───── Source document ─────
Metamath Proof Explorer

Theorem smff

Description: A function measurable w.r.t. to a sigma-algebra, is actually a function. (Contributed by Glauco Siliprandi, 26-Jun-2021)

Ref Expression
Hypotheses smff.s 
|- ( ph -> S e. SAlg )
smff.f 
|- ( ph -> F e. ( SMblFn ` S ) )
smff.d 
|- D = dom F
Assertion smff 
|- ( ph -> F : D --> RR )

Proof

Step Hyp Ref Expression
1 smff.s 
 |-  ( ph -> S e. SAlg )
2 smff.f 
 |-  ( ph -> F e. ( SMblFn ` S ) )
3 smff.d 
 |-  D = dom F
4 1 3 issmf 
 |-  ( ph -> ( F e. ( SMblFn ` S ) <-> ( D C_ U. S /\ F : D --> RR /\ A. a e. RR { x e. D | ( F ` x ) < a } e. ( S |`t D ) ) ) )
5 2 4 mpbid 
 |-  ( ph -> ( D C_ U. S /\ F : D --> RR /\ A. a e. RR { x e. D | ( F ` x ) < a } e. ( S |`t D ) ) )
6 5 simp2d 
 |-  ( ph -> F : D --> RR )
───── Data supplied ─────
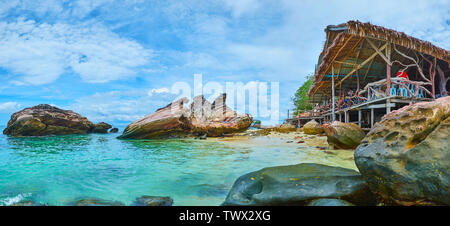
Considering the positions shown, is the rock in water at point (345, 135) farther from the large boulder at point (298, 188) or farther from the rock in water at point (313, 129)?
the rock in water at point (313, 129)

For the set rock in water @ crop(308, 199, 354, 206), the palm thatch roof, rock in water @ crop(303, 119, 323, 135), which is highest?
the palm thatch roof

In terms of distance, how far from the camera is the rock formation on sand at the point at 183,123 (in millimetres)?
16578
─────
» Tasks for this exercise
1) According to the smff theorem page, who contributed the theorem, and on what date?
2) For each statement, say whether it agrees with the smff theorem page, and quote the words from the page that decide it: (a) Step 6 of the proof uses simp2d. (b) The hypothesis smff.d defines D as the range of F. (c) Step 5 of the proof uses mpbid.
3) Copy out the part of the smff theorem page starting at "Metamath Proof Explorer" and ending at "Glauco Siliprandi, 26-Jun-2021)".

» Answers for the tasks
1) Glauco Siliprandi contributed it on 26-Jun-2021.

2)
(a) Yes: "6 5 simp2d"
(b) No: "D = dom F"
(c) Yes: "5 2 4 mpbid"

3)
Metamath Proof Explorer

Theorem smff

Description: A function measurable w.r.t. to a sigma-algebra, is actually a function. (Contributed by Glauco Siliprandi, 26-Jun-2021)